Après avoir surmonté leurs propres mouvements ouvriers et luttes révolutionnaires des années 1950 au milieu des années 1970, et avec la défaite de la rébellion du Dhofar à Oman en 1976 et l’endiguement du Yémen du Sud, elles avaient espéré pouvoir enfin s’asseoir et se détendre. Mais ce ne fut pas le cas : les États du Golfe parrainèrent l’invasion de l’Iran par l’Irak pour mettre fin à la révolution, et ce faisant, ils ruinèrent l’Irak et sacrifièrent plus d’un million de vies pour préserver leurs trônes.

Pourtant, le problème auquel ils étaient confrontés n’était pas une menace militaire révolutionnaire iranienne, mais une bataille pour la légitimité dans le cœur et l’esprit des peuples arabes. Les familles pétrolières arabes au pouvoir avaient une double tâche : tenter de vaincre l’Iran militairement et s’assurer que la révolution ne devienne pas une source d’inspiration pour les Arabes vivant sous des régimes dictatoriaux rivalisant avec la dictature du Shah. De ce fait, ils ont cherché à déclarer l’Iran et sa révolution comme l’ennemi existentiel de tous les Arabes.

Le problème est que les Arabes ont déjà un ennemi existentiel dans l’État colonial d’Israël. Depuis les années 1950, les États-Unis ont essayé de forcer les peuples arabes à considérer l’Union soviétique comme leur principal ennemi, mais ils ont échoué lamentablement. L’Arabie saoudite, le chef de file du peloton, avait du pain sur la planche.

Un chemin long et tortueux

Parallèlement à l’invasion militaire de l’Irak, les Saoudiens entamèrent leurs initiatives politiques pour remplacer Israël par l’Iran comme principal ennemi de tous les Arabes.

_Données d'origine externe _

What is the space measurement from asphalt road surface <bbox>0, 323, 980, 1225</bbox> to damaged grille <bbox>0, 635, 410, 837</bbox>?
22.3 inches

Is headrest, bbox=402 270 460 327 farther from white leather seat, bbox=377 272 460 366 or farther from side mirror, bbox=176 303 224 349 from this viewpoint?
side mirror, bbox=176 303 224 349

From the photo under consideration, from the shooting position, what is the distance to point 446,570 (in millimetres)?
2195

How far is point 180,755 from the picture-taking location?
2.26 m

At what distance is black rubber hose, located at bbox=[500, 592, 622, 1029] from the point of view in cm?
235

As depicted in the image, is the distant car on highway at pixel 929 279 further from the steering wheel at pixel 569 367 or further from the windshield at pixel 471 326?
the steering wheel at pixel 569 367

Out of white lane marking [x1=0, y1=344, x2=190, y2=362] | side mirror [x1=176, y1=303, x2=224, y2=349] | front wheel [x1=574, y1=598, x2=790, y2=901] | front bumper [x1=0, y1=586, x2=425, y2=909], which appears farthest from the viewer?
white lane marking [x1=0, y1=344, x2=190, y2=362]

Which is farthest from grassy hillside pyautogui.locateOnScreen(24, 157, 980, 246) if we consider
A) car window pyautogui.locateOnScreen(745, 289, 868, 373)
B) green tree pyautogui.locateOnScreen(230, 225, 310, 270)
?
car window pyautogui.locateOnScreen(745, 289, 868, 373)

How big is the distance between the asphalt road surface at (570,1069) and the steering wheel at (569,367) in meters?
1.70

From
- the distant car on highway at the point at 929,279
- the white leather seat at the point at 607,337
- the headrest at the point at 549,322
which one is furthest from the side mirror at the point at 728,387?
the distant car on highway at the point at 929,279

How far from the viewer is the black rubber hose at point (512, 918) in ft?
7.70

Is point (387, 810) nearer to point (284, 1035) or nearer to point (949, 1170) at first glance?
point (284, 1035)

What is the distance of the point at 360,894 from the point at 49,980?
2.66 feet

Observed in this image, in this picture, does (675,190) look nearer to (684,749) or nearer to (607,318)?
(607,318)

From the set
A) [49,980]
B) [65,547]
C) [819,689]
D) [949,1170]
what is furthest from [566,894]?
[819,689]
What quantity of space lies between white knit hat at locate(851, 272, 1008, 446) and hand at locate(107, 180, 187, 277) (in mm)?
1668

Cela impliquait de soutenir Israël en tant qu’ami des Arabes et, espéraient-ils, en tant qu’allié contre l’ennemi iranien, d’autant plus qu’Israël, comme les dictatures du Golfe, avait été un proche allié du Shah, ce qui lui avait valu, comme on pouvait s’y attendre, l’inimitié éternelle du régime révolutionnaire iranien.

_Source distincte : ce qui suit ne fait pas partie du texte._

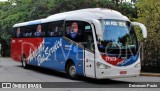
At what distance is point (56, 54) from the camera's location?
19.0 meters

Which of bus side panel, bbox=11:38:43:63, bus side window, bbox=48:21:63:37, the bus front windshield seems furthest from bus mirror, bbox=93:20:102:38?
bus side panel, bbox=11:38:43:63

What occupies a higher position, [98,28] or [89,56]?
[98,28]

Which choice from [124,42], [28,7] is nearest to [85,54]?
[124,42]

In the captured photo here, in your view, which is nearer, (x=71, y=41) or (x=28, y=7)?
(x=71, y=41)

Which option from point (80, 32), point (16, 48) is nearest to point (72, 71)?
point (80, 32)

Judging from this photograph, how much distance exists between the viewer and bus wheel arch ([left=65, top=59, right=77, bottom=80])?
17056 mm

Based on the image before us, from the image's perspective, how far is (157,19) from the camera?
22984mm

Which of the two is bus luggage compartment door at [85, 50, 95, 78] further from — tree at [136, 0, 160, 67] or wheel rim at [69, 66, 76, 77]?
tree at [136, 0, 160, 67]

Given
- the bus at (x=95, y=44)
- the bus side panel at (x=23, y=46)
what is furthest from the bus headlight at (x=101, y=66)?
the bus side panel at (x=23, y=46)

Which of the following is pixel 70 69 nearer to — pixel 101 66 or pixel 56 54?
pixel 56 54

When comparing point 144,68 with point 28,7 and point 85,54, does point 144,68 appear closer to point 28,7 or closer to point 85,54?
point 85,54

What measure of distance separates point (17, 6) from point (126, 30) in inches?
1562

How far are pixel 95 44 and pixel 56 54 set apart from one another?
434 centimetres

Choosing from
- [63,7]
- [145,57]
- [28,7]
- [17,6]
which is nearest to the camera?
[145,57]
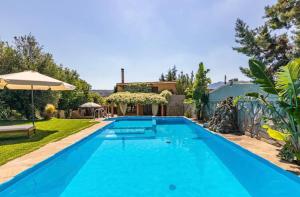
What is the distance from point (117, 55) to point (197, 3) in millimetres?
9861

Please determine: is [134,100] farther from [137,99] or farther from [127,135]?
[127,135]

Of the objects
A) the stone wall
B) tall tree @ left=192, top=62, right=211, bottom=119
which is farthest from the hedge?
tall tree @ left=192, top=62, right=211, bottom=119

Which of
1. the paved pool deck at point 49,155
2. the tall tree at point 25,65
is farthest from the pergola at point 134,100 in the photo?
the paved pool deck at point 49,155

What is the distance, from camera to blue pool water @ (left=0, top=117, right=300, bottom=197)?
181 inches

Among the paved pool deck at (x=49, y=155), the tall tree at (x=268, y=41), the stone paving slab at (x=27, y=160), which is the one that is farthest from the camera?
the tall tree at (x=268, y=41)

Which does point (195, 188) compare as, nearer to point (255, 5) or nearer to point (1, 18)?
point (255, 5)

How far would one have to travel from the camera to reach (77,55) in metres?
20.2

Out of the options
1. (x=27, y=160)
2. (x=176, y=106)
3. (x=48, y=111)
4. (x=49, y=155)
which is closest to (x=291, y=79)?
(x=49, y=155)

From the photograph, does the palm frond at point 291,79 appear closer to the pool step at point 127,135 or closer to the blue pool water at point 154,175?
the blue pool water at point 154,175

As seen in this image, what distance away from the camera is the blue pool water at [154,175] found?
4.60 m

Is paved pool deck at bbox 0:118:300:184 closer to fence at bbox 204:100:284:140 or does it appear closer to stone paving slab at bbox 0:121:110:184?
stone paving slab at bbox 0:121:110:184

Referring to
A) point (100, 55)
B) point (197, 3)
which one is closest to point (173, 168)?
point (197, 3)

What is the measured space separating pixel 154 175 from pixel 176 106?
19.8m

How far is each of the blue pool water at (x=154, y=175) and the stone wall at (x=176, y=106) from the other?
16471 millimetres
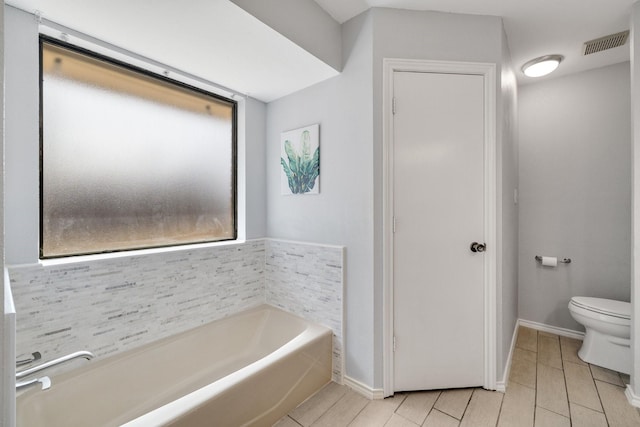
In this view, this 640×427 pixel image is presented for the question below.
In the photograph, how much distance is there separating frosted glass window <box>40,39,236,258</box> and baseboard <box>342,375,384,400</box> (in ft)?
4.78

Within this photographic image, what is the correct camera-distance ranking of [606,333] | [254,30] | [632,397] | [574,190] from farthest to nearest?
[574,190] < [606,333] < [632,397] < [254,30]

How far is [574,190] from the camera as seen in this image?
8.36 ft

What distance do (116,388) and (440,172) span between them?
2277mm

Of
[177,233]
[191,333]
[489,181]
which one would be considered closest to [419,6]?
[489,181]

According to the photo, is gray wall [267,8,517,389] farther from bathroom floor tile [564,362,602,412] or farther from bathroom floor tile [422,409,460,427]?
bathroom floor tile [564,362,602,412]

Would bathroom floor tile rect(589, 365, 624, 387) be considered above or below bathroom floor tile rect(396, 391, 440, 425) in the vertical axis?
above

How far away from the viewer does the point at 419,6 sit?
1.71 meters

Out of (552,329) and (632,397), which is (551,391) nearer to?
(632,397)

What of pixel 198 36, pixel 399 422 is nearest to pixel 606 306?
pixel 399 422

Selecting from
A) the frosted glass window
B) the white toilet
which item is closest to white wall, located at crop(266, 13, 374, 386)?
the frosted glass window

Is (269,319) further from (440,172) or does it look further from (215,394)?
(440,172)

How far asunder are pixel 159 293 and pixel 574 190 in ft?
11.6

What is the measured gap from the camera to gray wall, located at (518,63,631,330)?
2373 mm

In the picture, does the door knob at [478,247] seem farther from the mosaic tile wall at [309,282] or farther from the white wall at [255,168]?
the white wall at [255,168]
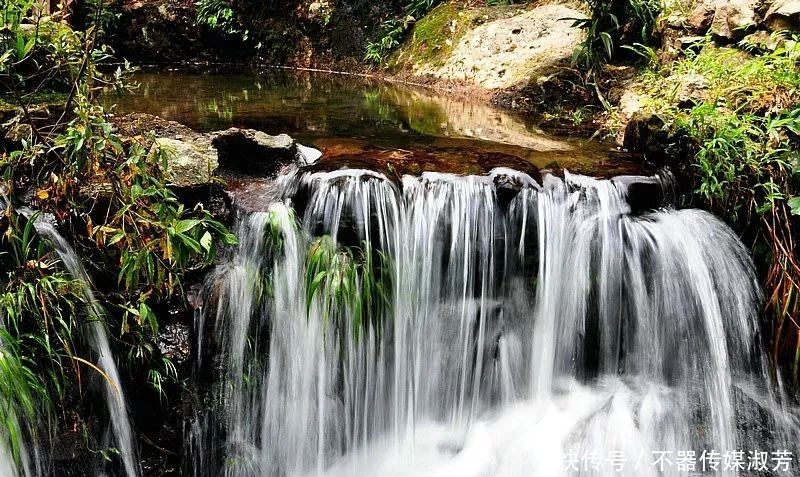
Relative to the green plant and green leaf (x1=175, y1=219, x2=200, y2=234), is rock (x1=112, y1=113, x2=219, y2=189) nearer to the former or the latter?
green leaf (x1=175, y1=219, x2=200, y2=234)

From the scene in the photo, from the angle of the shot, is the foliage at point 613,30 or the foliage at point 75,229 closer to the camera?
the foliage at point 75,229

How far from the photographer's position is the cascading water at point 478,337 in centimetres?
378

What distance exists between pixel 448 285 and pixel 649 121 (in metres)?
2.40

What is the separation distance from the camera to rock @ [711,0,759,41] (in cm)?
568

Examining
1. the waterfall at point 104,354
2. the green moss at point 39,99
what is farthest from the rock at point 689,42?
the waterfall at point 104,354

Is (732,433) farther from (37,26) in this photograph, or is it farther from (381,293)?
(37,26)

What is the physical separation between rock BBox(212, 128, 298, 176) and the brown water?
45cm

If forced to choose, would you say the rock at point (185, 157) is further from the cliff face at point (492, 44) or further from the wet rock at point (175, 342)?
the cliff face at point (492, 44)

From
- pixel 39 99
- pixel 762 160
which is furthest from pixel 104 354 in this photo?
pixel 762 160

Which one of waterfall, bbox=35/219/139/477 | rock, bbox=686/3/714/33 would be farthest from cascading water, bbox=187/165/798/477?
rock, bbox=686/3/714/33

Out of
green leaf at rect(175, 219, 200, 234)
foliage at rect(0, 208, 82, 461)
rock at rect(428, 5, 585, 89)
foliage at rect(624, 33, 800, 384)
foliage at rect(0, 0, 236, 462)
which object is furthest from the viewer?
rock at rect(428, 5, 585, 89)

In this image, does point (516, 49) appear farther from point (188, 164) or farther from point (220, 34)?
point (220, 34)

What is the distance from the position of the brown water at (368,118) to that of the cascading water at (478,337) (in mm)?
622

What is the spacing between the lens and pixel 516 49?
30.1ft
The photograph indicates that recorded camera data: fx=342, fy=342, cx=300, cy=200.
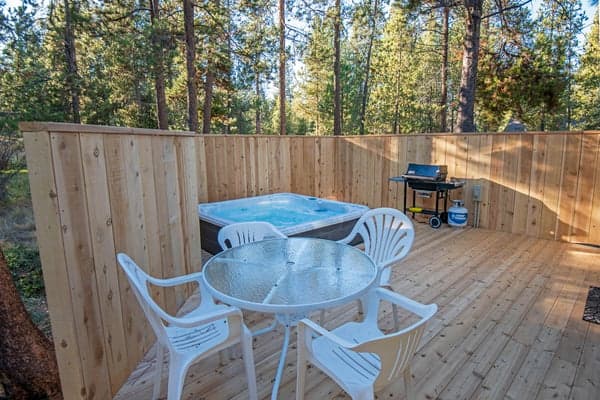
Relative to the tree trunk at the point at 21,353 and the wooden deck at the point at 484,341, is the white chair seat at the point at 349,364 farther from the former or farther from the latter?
the tree trunk at the point at 21,353

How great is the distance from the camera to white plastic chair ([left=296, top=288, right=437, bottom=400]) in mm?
1100

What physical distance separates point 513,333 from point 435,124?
43.7ft

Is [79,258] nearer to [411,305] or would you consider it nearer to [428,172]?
[411,305]

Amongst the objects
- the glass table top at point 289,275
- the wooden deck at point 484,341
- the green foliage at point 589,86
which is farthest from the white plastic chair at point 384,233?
the green foliage at point 589,86

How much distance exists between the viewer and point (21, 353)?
160cm

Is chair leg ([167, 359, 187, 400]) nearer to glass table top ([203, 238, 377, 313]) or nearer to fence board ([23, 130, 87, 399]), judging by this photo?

La route était longue et tortueuse, mais les Saoudiens n’avaient guère le choix. C’est alors qu’intervint le plan de paix du prince héritier Fahd en 1981, qui promettait la reconnaissance arabe de la colonie juive à condition qu’elle se retire des territoires qu’elle a occupés en 1967 et qu’elle permette la création d’un État palestinien. On espérait ainsi mettre fin au statut d’Israël en tant que principal ennemi des Arabes.

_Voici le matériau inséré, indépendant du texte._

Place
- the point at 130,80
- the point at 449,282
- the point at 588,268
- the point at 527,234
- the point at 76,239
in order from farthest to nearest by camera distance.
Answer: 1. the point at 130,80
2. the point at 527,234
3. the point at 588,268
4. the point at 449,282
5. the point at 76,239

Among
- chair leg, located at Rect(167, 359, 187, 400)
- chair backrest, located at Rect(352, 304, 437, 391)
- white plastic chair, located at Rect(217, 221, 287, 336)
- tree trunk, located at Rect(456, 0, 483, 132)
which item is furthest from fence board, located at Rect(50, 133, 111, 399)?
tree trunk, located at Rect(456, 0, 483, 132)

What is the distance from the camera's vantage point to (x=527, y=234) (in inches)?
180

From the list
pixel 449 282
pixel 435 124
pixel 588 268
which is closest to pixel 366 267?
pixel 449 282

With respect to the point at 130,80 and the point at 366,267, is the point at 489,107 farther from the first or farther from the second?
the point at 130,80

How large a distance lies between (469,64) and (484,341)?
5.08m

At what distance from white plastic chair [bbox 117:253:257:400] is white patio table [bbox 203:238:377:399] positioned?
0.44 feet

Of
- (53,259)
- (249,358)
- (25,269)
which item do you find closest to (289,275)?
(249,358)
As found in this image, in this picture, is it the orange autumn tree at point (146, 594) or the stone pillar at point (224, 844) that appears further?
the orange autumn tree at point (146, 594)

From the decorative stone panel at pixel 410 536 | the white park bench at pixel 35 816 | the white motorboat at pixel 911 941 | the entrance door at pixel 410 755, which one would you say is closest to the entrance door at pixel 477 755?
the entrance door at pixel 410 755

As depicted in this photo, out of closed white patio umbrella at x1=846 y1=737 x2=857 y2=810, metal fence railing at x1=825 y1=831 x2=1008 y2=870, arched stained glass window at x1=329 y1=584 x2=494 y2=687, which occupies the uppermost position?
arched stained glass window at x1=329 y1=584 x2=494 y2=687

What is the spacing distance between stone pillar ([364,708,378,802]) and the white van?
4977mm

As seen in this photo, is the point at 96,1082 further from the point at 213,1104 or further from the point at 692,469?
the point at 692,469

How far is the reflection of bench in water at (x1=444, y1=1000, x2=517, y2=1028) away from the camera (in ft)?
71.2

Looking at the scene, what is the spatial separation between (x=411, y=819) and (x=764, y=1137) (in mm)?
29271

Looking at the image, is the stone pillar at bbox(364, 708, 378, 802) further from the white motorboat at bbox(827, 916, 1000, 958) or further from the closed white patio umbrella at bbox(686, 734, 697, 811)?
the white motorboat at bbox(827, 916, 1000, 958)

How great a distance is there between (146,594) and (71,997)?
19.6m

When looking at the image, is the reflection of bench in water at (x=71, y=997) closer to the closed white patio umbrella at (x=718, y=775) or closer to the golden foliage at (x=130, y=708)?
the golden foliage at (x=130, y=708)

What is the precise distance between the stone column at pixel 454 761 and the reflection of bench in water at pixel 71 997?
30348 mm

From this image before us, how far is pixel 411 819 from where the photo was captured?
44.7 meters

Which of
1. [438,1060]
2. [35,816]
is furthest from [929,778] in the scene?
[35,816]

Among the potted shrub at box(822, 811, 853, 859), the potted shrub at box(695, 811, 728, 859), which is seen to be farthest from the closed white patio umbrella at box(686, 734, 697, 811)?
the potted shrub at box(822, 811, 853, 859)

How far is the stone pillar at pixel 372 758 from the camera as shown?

Les Américains firent prudemment l’éloge du plan et le dirigeant palestinien de l’époque, Yasser Arafat, l’accueillit favorablement ; mais le président égyptien de l’époque, Anwar Sadat, le rejeta, car il ne tenait pas compte des accords de Camp David de 1978. Les Israéliens rejetèrent le plan eux aussi, tout en se félicitant de sa reconnaissance d’Israël.

Mais le plan de Fahd fut compromis par l’invasion et l’occupation israéliennes du Liban en 1982, qui entraînèrent la défaite de l’Organisation de libération de la Palestine (OLP) et son expulsion du Liban. La même année, quelques jours avant que la Ligue arabe ne se réunisse au Maroc pour adopter le plan de Fahd, le président américain de l’époque, Ronald Reagan, publia son propre « plan de paix » qui, entre autres, rejetait le statut d’État palestinien. Israël le rejeta immédiatement.

Arafat, qui flirtait avec les États-Unis depuis le milieu des années 70 pour solliciter leur reconnaissance de l’OLP, se rendit à Amman en octobre 1982 pour des pourparlers sur la création d’une confédération jordano-palestinienne qui verrait le roi Hussein de Jordanie négocier avec les Américains à la demande des Palestiniens.

Arafat fut également chargé de ramener l’Égypte, qui avait été expulsée par la Ligue arabe pour s’être rendue à Israël dans le cadre d’une « paix séparée » à Camp David, dans le giron arabe, afin que tous les Arabes et Israël puissent s’unir contre le nouvel ennemi iranien. En route du Liban vers son nouvel exil en Tunisie en décembre 1983, Arafat fit une escale en Égypte et embrassa littéralement le président de l’époque, Hosni Moubarak.

Intransigeance israélienne

Ces efforts furent toutefois contrariés par l’intransigeance coloniale israélienne, les défis posés au compromis d’Arafat au sein de l’OLP, l’engagement inébranlable du roi Hussein envers le plan Reagan, l’Intifada palestinienne de 1987-1993 et la défaite militaire de l’Irak face à l’Iran en 1988. Aucune propagande anti-Iran ne put Israël de sa place légitime d’ennemi principal de tous les Arabes. 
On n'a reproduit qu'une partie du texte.